Un “capitalista rosso”, come da definizione di Newsweek? Ma Blum rivendica le proprie credenziali comuniste, e l’autogestione operaia. “Questa non è la mia azienda, sono solo un dirigente”, ripete all’intervistatore. Eppure, sa bene che la sua multinazionale ad autogestione operaia deve fornirsi dei migliori strumenti per competere sui mercati mondiali. Per questo affida a McKinsey una costosa consulenza manageriale. Grazie al non-allineamento jugoslavo, Energoinvest penetra i mercati in crescita di Africa e Asia, compete con Siemens e Hitachi, e si dimostra capace di vincere appalti per linee elettriche in California e costruire componenti per le centrali nucleari sovietiche.
Tornare padroni del proprio destino, la sfida per i bosniaci oggi
Blum dimostra come nella Jugoslavia socialista ci fosse un ruolo per l’imprenditorialità e per la visione di progresso tecnologico e sociale. Mostra il ruolo dell’industrializzazione socialista per il progresso sociale. Dà visione di un passato di modernità, in cui la Bosnia era al centro di una rete globale di tecnologia all’avanguardia. Blum muore nel giugno 1984, poco dopo i giochi olimpici. Neanche un decennio dopo, la Jugoslavia si disintegra, e con essa la Energoinvest. Intorno alla ex fabbrica Energoinvest di Potocari – oggi sede del memoriale – si svolge il genocidio di Srebrenica.
“Maestri del proprio destino” è esattamente ciò che i bosniaci non sono più, da 40 anni in qua, da quando il posto di Blum è stato preso da imprenditori della politica, poeti e psichiatri falliti in grado di manipolare le persone per il proprio tornaconto.
“La storia di Blum e dei suoi colleghi mette in luce una visione umana del lavoro e dell’innovazione, nonché il loro coraggio, che hanno fatto progredire la nostra società. Speriamo che questo film incoraggi le nuove generazioni a credere in cambiamenti positivi per le loro società”, affermava Žbanić alla prima visione del film, nel febbraio 2025 al MoMa di New York.
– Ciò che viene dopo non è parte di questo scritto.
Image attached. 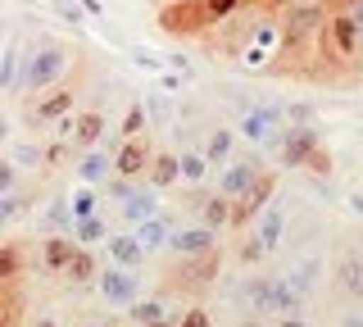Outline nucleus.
I'll return each instance as SVG.
<instances>
[{
  "mask_svg": "<svg viewBox=\"0 0 363 327\" xmlns=\"http://www.w3.org/2000/svg\"><path fill=\"white\" fill-rule=\"evenodd\" d=\"M77 50L73 41H64V37H55V32H37V37L23 46V87L18 92H28L32 100L45 96V92H55V87H64V77L73 73V64H77Z\"/></svg>",
  "mask_w": 363,
  "mask_h": 327,
  "instance_id": "nucleus-1",
  "label": "nucleus"
},
{
  "mask_svg": "<svg viewBox=\"0 0 363 327\" xmlns=\"http://www.w3.org/2000/svg\"><path fill=\"white\" fill-rule=\"evenodd\" d=\"M281 55H286V28H281V14L277 18H259L250 41L236 55V69L241 73H277Z\"/></svg>",
  "mask_w": 363,
  "mask_h": 327,
  "instance_id": "nucleus-2",
  "label": "nucleus"
},
{
  "mask_svg": "<svg viewBox=\"0 0 363 327\" xmlns=\"http://www.w3.org/2000/svg\"><path fill=\"white\" fill-rule=\"evenodd\" d=\"M155 23H159V32H164V37H177V41H182V37H204L209 28H218L204 0H173V5L159 9Z\"/></svg>",
  "mask_w": 363,
  "mask_h": 327,
  "instance_id": "nucleus-3",
  "label": "nucleus"
},
{
  "mask_svg": "<svg viewBox=\"0 0 363 327\" xmlns=\"http://www.w3.org/2000/svg\"><path fill=\"white\" fill-rule=\"evenodd\" d=\"M259 173H264V155H259L255 145H245V150H236V160H232V164L213 173V191H223V196L241 200L245 191L259 182Z\"/></svg>",
  "mask_w": 363,
  "mask_h": 327,
  "instance_id": "nucleus-4",
  "label": "nucleus"
},
{
  "mask_svg": "<svg viewBox=\"0 0 363 327\" xmlns=\"http://www.w3.org/2000/svg\"><path fill=\"white\" fill-rule=\"evenodd\" d=\"M96 291H100V300H105L109 309L128 314L132 304L141 300V273H132V268H123V264H105L100 277H96Z\"/></svg>",
  "mask_w": 363,
  "mask_h": 327,
  "instance_id": "nucleus-5",
  "label": "nucleus"
},
{
  "mask_svg": "<svg viewBox=\"0 0 363 327\" xmlns=\"http://www.w3.org/2000/svg\"><path fill=\"white\" fill-rule=\"evenodd\" d=\"M73 105H77V87H73V82H64V87H55V92L37 96V100L28 105V132H45V128H55L60 118L73 114Z\"/></svg>",
  "mask_w": 363,
  "mask_h": 327,
  "instance_id": "nucleus-6",
  "label": "nucleus"
},
{
  "mask_svg": "<svg viewBox=\"0 0 363 327\" xmlns=\"http://www.w3.org/2000/svg\"><path fill=\"white\" fill-rule=\"evenodd\" d=\"M268 150H277V164L281 168H304L318 150H323V137H318L313 123H309V128H291V123H286V132H281Z\"/></svg>",
  "mask_w": 363,
  "mask_h": 327,
  "instance_id": "nucleus-7",
  "label": "nucleus"
},
{
  "mask_svg": "<svg viewBox=\"0 0 363 327\" xmlns=\"http://www.w3.org/2000/svg\"><path fill=\"white\" fill-rule=\"evenodd\" d=\"M113 209H118V223H123V228H141V223H150V218L164 214V191L150 187V182H141L128 200H123V205H113Z\"/></svg>",
  "mask_w": 363,
  "mask_h": 327,
  "instance_id": "nucleus-8",
  "label": "nucleus"
},
{
  "mask_svg": "<svg viewBox=\"0 0 363 327\" xmlns=\"http://www.w3.org/2000/svg\"><path fill=\"white\" fill-rule=\"evenodd\" d=\"M332 273L327 268V259H323V250H309V255H295V259H286V268H281V277L291 282L300 296H309L313 300V291L323 287V277Z\"/></svg>",
  "mask_w": 363,
  "mask_h": 327,
  "instance_id": "nucleus-9",
  "label": "nucleus"
},
{
  "mask_svg": "<svg viewBox=\"0 0 363 327\" xmlns=\"http://www.w3.org/2000/svg\"><path fill=\"white\" fill-rule=\"evenodd\" d=\"M218 228H209V223H186V228L173 232V241H168V255L177 259H200V255H213L218 250Z\"/></svg>",
  "mask_w": 363,
  "mask_h": 327,
  "instance_id": "nucleus-10",
  "label": "nucleus"
},
{
  "mask_svg": "<svg viewBox=\"0 0 363 327\" xmlns=\"http://www.w3.org/2000/svg\"><path fill=\"white\" fill-rule=\"evenodd\" d=\"M327 37H332L336 60H359V55H363V32L354 23V14H350V5H340L336 14L327 18Z\"/></svg>",
  "mask_w": 363,
  "mask_h": 327,
  "instance_id": "nucleus-11",
  "label": "nucleus"
},
{
  "mask_svg": "<svg viewBox=\"0 0 363 327\" xmlns=\"http://www.w3.org/2000/svg\"><path fill=\"white\" fill-rule=\"evenodd\" d=\"M272 282H277V273H245L241 282H236L241 309L259 314V318H272Z\"/></svg>",
  "mask_w": 363,
  "mask_h": 327,
  "instance_id": "nucleus-12",
  "label": "nucleus"
},
{
  "mask_svg": "<svg viewBox=\"0 0 363 327\" xmlns=\"http://www.w3.org/2000/svg\"><path fill=\"white\" fill-rule=\"evenodd\" d=\"M0 160L18 164L23 173H37V168L50 164V145H45L37 132H28V137H9V141H5V155H0Z\"/></svg>",
  "mask_w": 363,
  "mask_h": 327,
  "instance_id": "nucleus-13",
  "label": "nucleus"
},
{
  "mask_svg": "<svg viewBox=\"0 0 363 327\" xmlns=\"http://www.w3.org/2000/svg\"><path fill=\"white\" fill-rule=\"evenodd\" d=\"M73 223H77V214H73V200H68L64 191H55V196L41 200L37 228H41L45 236H73Z\"/></svg>",
  "mask_w": 363,
  "mask_h": 327,
  "instance_id": "nucleus-14",
  "label": "nucleus"
},
{
  "mask_svg": "<svg viewBox=\"0 0 363 327\" xmlns=\"http://www.w3.org/2000/svg\"><path fill=\"white\" fill-rule=\"evenodd\" d=\"M255 232H259V241L268 245V255H277L281 245H286V232H291V209L281 205V196L272 200V205L255 218Z\"/></svg>",
  "mask_w": 363,
  "mask_h": 327,
  "instance_id": "nucleus-15",
  "label": "nucleus"
},
{
  "mask_svg": "<svg viewBox=\"0 0 363 327\" xmlns=\"http://www.w3.org/2000/svg\"><path fill=\"white\" fill-rule=\"evenodd\" d=\"M150 164H155L150 137H132V141H123L118 150H113V168H118L123 177H145V173H150Z\"/></svg>",
  "mask_w": 363,
  "mask_h": 327,
  "instance_id": "nucleus-16",
  "label": "nucleus"
},
{
  "mask_svg": "<svg viewBox=\"0 0 363 327\" xmlns=\"http://www.w3.org/2000/svg\"><path fill=\"white\" fill-rule=\"evenodd\" d=\"M113 173H118V168H113V150H109V145L82 150V155H77V164H73V177H77V182H86V187H105Z\"/></svg>",
  "mask_w": 363,
  "mask_h": 327,
  "instance_id": "nucleus-17",
  "label": "nucleus"
},
{
  "mask_svg": "<svg viewBox=\"0 0 363 327\" xmlns=\"http://www.w3.org/2000/svg\"><path fill=\"white\" fill-rule=\"evenodd\" d=\"M105 255H109V264H123V268H132V273H141L145 259H150V250L141 245V236H136L132 228L113 232L109 241H105Z\"/></svg>",
  "mask_w": 363,
  "mask_h": 327,
  "instance_id": "nucleus-18",
  "label": "nucleus"
},
{
  "mask_svg": "<svg viewBox=\"0 0 363 327\" xmlns=\"http://www.w3.org/2000/svg\"><path fill=\"white\" fill-rule=\"evenodd\" d=\"M23 87V46L14 32H5V50H0V92H5V105H14V96Z\"/></svg>",
  "mask_w": 363,
  "mask_h": 327,
  "instance_id": "nucleus-19",
  "label": "nucleus"
},
{
  "mask_svg": "<svg viewBox=\"0 0 363 327\" xmlns=\"http://www.w3.org/2000/svg\"><path fill=\"white\" fill-rule=\"evenodd\" d=\"M332 282L340 296L363 300V250H340V259L332 264Z\"/></svg>",
  "mask_w": 363,
  "mask_h": 327,
  "instance_id": "nucleus-20",
  "label": "nucleus"
},
{
  "mask_svg": "<svg viewBox=\"0 0 363 327\" xmlns=\"http://www.w3.org/2000/svg\"><path fill=\"white\" fill-rule=\"evenodd\" d=\"M186 205L196 209V223H209L218 232L232 228V196H223V191H213V196H186Z\"/></svg>",
  "mask_w": 363,
  "mask_h": 327,
  "instance_id": "nucleus-21",
  "label": "nucleus"
},
{
  "mask_svg": "<svg viewBox=\"0 0 363 327\" xmlns=\"http://www.w3.org/2000/svg\"><path fill=\"white\" fill-rule=\"evenodd\" d=\"M236 141H241V137H236V128H227V123H213V128L204 132L200 145H204V155H209L213 168H227V164L236 160V150H241Z\"/></svg>",
  "mask_w": 363,
  "mask_h": 327,
  "instance_id": "nucleus-22",
  "label": "nucleus"
},
{
  "mask_svg": "<svg viewBox=\"0 0 363 327\" xmlns=\"http://www.w3.org/2000/svg\"><path fill=\"white\" fill-rule=\"evenodd\" d=\"M109 141V118L105 109H86V114H77V132H73V150H96V145Z\"/></svg>",
  "mask_w": 363,
  "mask_h": 327,
  "instance_id": "nucleus-23",
  "label": "nucleus"
},
{
  "mask_svg": "<svg viewBox=\"0 0 363 327\" xmlns=\"http://www.w3.org/2000/svg\"><path fill=\"white\" fill-rule=\"evenodd\" d=\"M177 160H182V187L200 191L204 182H213V173H218V168L209 164V155H204V145H182Z\"/></svg>",
  "mask_w": 363,
  "mask_h": 327,
  "instance_id": "nucleus-24",
  "label": "nucleus"
},
{
  "mask_svg": "<svg viewBox=\"0 0 363 327\" xmlns=\"http://www.w3.org/2000/svg\"><path fill=\"white\" fill-rule=\"evenodd\" d=\"M73 250H77L73 236H41V250H37L41 273H68V259H73Z\"/></svg>",
  "mask_w": 363,
  "mask_h": 327,
  "instance_id": "nucleus-25",
  "label": "nucleus"
},
{
  "mask_svg": "<svg viewBox=\"0 0 363 327\" xmlns=\"http://www.w3.org/2000/svg\"><path fill=\"white\" fill-rule=\"evenodd\" d=\"M309 304H313L309 296H300V291L277 273V282H272V318H300V314H309Z\"/></svg>",
  "mask_w": 363,
  "mask_h": 327,
  "instance_id": "nucleus-26",
  "label": "nucleus"
},
{
  "mask_svg": "<svg viewBox=\"0 0 363 327\" xmlns=\"http://www.w3.org/2000/svg\"><path fill=\"white\" fill-rule=\"evenodd\" d=\"M37 209V187H18V191H9V196H0V228H14V223L23 218V214H32Z\"/></svg>",
  "mask_w": 363,
  "mask_h": 327,
  "instance_id": "nucleus-27",
  "label": "nucleus"
},
{
  "mask_svg": "<svg viewBox=\"0 0 363 327\" xmlns=\"http://www.w3.org/2000/svg\"><path fill=\"white\" fill-rule=\"evenodd\" d=\"M136 236H141V245L150 255H159V250H168V241H173V232H177V223H173V214H159V218H150V223H141V228H132Z\"/></svg>",
  "mask_w": 363,
  "mask_h": 327,
  "instance_id": "nucleus-28",
  "label": "nucleus"
},
{
  "mask_svg": "<svg viewBox=\"0 0 363 327\" xmlns=\"http://www.w3.org/2000/svg\"><path fill=\"white\" fill-rule=\"evenodd\" d=\"M168 318H173V304L159 300V296H141L128 309V323L132 327H159V323H168Z\"/></svg>",
  "mask_w": 363,
  "mask_h": 327,
  "instance_id": "nucleus-29",
  "label": "nucleus"
},
{
  "mask_svg": "<svg viewBox=\"0 0 363 327\" xmlns=\"http://www.w3.org/2000/svg\"><path fill=\"white\" fill-rule=\"evenodd\" d=\"M145 182L159 187V191H173L182 182V160H177V150H155V164H150V173H145Z\"/></svg>",
  "mask_w": 363,
  "mask_h": 327,
  "instance_id": "nucleus-30",
  "label": "nucleus"
},
{
  "mask_svg": "<svg viewBox=\"0 0 363 327\" xmlns=\"http://www.w3.org/2000/svg\"><path fill=\"white\" fill-rule=\"evenodd\" d=\"M109 236H113V228H109L105 214H91V218H77L73 223V241L86 245V250H91V245H105Z\"/></svg>",
  "mask_w": 363,
  "mask_h": 327,
  "instance_id": "nucleus-31",
  "label": "nucleus"
},
{
  "mask_svg": "<svg viewBox=\"0 0 363 327\" xmlns=\"http://www.w3.org/2000/svg\"><path fill=\"white\" fill-rule=\"evenodd\" d=\"M145 114H150V128H177V105L173 100L177 96H168V92H145Z\"/></svg>",
  "mask_w": 363,
  "mask_h": 327,
  "instance_id": "nucleus-32",
  "label": "nucleus"
},
{
  "mask_svg": "<svg viewBox=\"0 0 363 327\" xmlns=\"http://www.w3.org/2000/svg\"><path fill=\"white\" fill-rule=\"evenodd\" d=\"M100 268H105V264H96V255H91L86 250V245H77V250H73V259H68V282H73V287H86V282H96L100 277Z\"/></svg>",
  "mask_w": 363,
  "mask_h": 327,
  "instance_id": "nucleus-33",
  "label": "nucleus"
},
{
  "mask_svg": "<svg viewBox=\"0 0 363 327\" xmlns=\"http://www.w3.org/2000/svg\"><path fill=\"white\" fill-rule=\"evenodd\" d=\"M68 200H73V214H77V218H91V214H105V209H100V200H105V191H100V187H86V182H77L73 191H68Z\"/></svg>",
  "mask_w": 363,
  "mask_h": 327,
  "instance_id": "nucleus-34",
  "label": "nucleus"
},
{
  "mask_svg": "<svg viewBox=\"0 0 363 327\" xmlns=\"http://www.w3.org/2000/svg\"><path fill=\"white\" fill-rule=\"evenodd\" d=\"M145 132H150V114H145V100H132L128 114H123V123H118V137H123V141H132V137H145Z\"/></svg>",
  "mask_w": 363,
  "mask_h": 327,
  "instance_id": "nucleus-35",
  "label": "nucleus"
},
{
  "mask_svg": "<svg viewBox=\"0 0 363 327\" xmlns=\"http://www.w3.org/2000/svg\"><path fill=\"white\" fill-rule=\"evenodd\" d=\"M18 259H23L18 241L5 236V241H0V282H18Z\"/></svg>",
  "mask_w": 363,
  "mask_h": 327,
  "instance_id": "nucleus-36",
  "label": "nucleus"
},
{
  "mask_svg": "<svg viewBox=\"0 0 363 327\" xmlns=\"http://www.w3.org/2000/svg\"><path fill=\"white\" fill-rule=\"evenodd\" d=\"M236 259H241L245 268H250V264H259V259H268V245L259 241V232H255V228H250L241 241H236Z\"/></svg>",
  "mask_w": 363,
  "mask_h": 327,
  "instance_id": "nucleus-37",
  "label": "nucleus"
},
{
  "mask_svg": "<svg viewBox=\"0 0 363 327\" xmlns=\"http://www.w3.org/2000/svg\"><path fill=\"white\" fill-rule=\"evenodd\" d=\"M141 182H145V177H123V173H113V177H109V182L100 187V191H105V200H113V205H123V200H128V196H132V191L141 187Z\"/></svg>",
  "mask_w": 363,
  "mask_h": 327,
  "instance_id": "nucleus-38",
  "label": "nucleus"
},
{
  "mask_svg": "<svg viewBox=\"0 0 363 327\" xmlns=\"http://www.w3.org/2000/svg\"><path fill=\"white\" fill-rule=\"evenodd\" d=\"M23 327H64V318H60V309H55V304H32Z\"/></svg>",
  "mask_w": 363,
  "mask_h": 327,
  "instance_id": "nucleus-39",
  "label": "nucleus"
},
{
  "mask_svg": "<svg viewBox=\"0 0 363 327\" xmlns=\"http://www.w3.org/2000/svg\"><path fill=\"white\" fill-rule=\"evenodd\" d=\"M132 64H136V69H145V73H155V77H159V73L168 69V64L159 60L155 50H145V46H132Z\"/></svg>",
  "mask_w": 363,
  "mask_h": 327,
  "instance_id": "nucleus-40",
  "label": "nucleus"
},
{
  "mask_svg": "<svg viewBox=\"0 0 363 327\" xmlns=\"http://www.w3.org/2000/svg\"><path fill=\"white\" fill-rule=\"evenodd\" d=\"M18 187H23V168L0 160V196H9V191H18Z\"/></svg>",
  "mask_w": 363,
  "mask_h": 327,
  "instance_id": "nucleus-41",
  "label": "nucleus"
},
{
  "mask_svg": "<svg viewBox=\"0 0 363 327\" xmlns=\"http://www.w3.org/2000/svg\"><path fill=\"white\" fill-rule=\"evenodd\" d=\"M55 14H60V18H68V23H86V5H82V0H55Z\"/></svg>",
  "mask_w": 363,
  "mask_h": 327,
  "instance_id": "nucleus-42",
  "label": "nucleus"
},
{
  "mask_svg": "<svg viewBox=\"0 0 363 327\" xmlns=\"http://www.w3.org/2000/svg\"><path fill=\"white\" fill-rule=\"evenodd\" d=\"M177 327H213V314L204 309V304H186V314H182Z\"/></svg>",
  "mask_w": 363,
  "mask_h": 327,
  "instance_id": "nucleus-43",
  "label": "nucleus"
},
{
  "mask_svg": "<svg viewBox=\"0 0 363 327\" xmlns=\"http://www.w3.org/2000/svg\"><path fill=\"white\" fill-rule=\"evenodd\" d=\"M186 82H191V77H182V73H173V69L159 73V92H168V96H182V92H186Z\"/></svg>",
  "mask_w": 363,
  "mask_h": 327,
  "instance_id": "nucleus-44",
  "label": "nucleus"
},
{
  "mask_svg": "<svg viewBox=\"0 0 363 327\" xmlns=\"http://www.w3.org/2000/svg\"><path fill=\"white\" fill-rule=\"evenodd\" d=\"M304 168H309L313 177H332V173H336V164H332V155H327V150H318V155H313V160L304 164Z\"/></svg>",
  "mask_w": 363,
  "mask_h": 327,
  "instance_id": "nucleus-45",
  "label": "nucleus"
},
{
  "mask_svg": "<svg viewBox=\"0 0 363 327\" xmlns=\"http://www.w3.org/2000/svg\"><path fill=\"white\" fill-rule=\"evenodd\" d=\"M164 64H168V69H173V73H182V77H191V73H196V69H191V60H186V55H164Z\"/></svg>",
  "mask_w": 363,
  "mask_h": 327,
  "instance_id": "nucleus-46",
  "label": "nucleus"
},
{
  "mask_svg": "<svg viewBox=\"0 0 363 327\" xmlns=\"http://www.w3.org/2000/svg\"><path fill=\"white\" fill-rule=\"evenodd\" d=\"M336 327H363V304H354V309H340Z\"/></svg>",
  "mask_w": 363,
  "mask_h": 327,
  "instance_id": "nucleus-47",
  "label": "nucleus"
},
{
  "mask_svg": "<svg viewBox=\"0 0 363 327\" xmlns=\"http://www.w3.org/2000/svg\"><path fill=\"white\" fill-rule=\"evenodd\" d=\"M277 327H313L309 314H300V318H277Z\"/></svg>",
  "mask_w": 363,
  "mask_h": 327,
  "instance_id": "nucleus-48",
  "label": "nucleus"
},
{
  "mask_svg": "<svg viewBox=\"0 0 363 327\" xmlns=\"http://www.w3.org/2000/svg\"><path fill=\"white\" fill-rule=\"evenodd\" d=\"M82 5H86L91 18H105V5H100V0H82Z\"/></svg>",
  "mask_w": 363,
  "mask_h": 327,
  "instance_id": "nucleus-49",
  "label": "nucleus"
},
{
  "mask_svg": "<svg viewBox=\"0 0 363 327\" xmlns=\"http://www.w3.org/2000/svg\"><path fill=\"white\" fill-rule=\"evenodd\" d=\"M345 205L354 209V214H363V196H345Z\"/></svg>",
  "mask_w": 363,
  "mask_h": 327,
  "instance_id": "nucleus-50",
  "label": "nucleus"
},
{
  "mask_svg": "<svg viewBox=\"0 0 363 327\" xmlns=\"http://www.w3.org/2000/svg\"><path fill=\"white\" fill-rule=\"evenodd\" d=\"M77 327H109V323H100V318H86V323H77Z\"/></svg>",
  "mask_w": 363,
  "mask_h": 327,
  "instance_id": "nucleus-51",
  "label": "nucleus"
},
{
  "mask_svg": "<svg viewBox=\"0 0 363 327\" xmlns=\"http://www.w3.org/2000/svg\"><path fill=\"white\" fill-rule=\"evenodd\" d=\"M286 5H323V0H286Z\"/></svg>",
  "mask_w": 363,
  "mask_h": 327,
  "instance_id": "nucleus-52",
  "label": "nucleus"
},
{
  "mask_svg": "<svg viewBox=\"0 0 363 327\" xmlns=\"http://www.w3.org/2000/svg\"><path fill=\"white\" fill-rule=\"evenodd\" d=\"M340 5H359V0H340Z\"/></svg>",
  "mask_w": 363,
  "mask_h": 327,
  "instance_id": "nucleus-53",
  "label": "nucleus"
}]
</instances>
Ed è effettivamente difficile, oggi, pensare che la modernità sia passata anche da qui, dalla Bosnia oggi in preda all’etnopolitica, all’emigrazione e all’inquinamento dell’aria. La nostalgia per un passato irripetibile può portare all’apatia e alla disillusione. Oppure può dare una spinta per il cambiamento. Come avrebbe fatto Blum. Anche questa è la speranza di Jasmila Žbanić.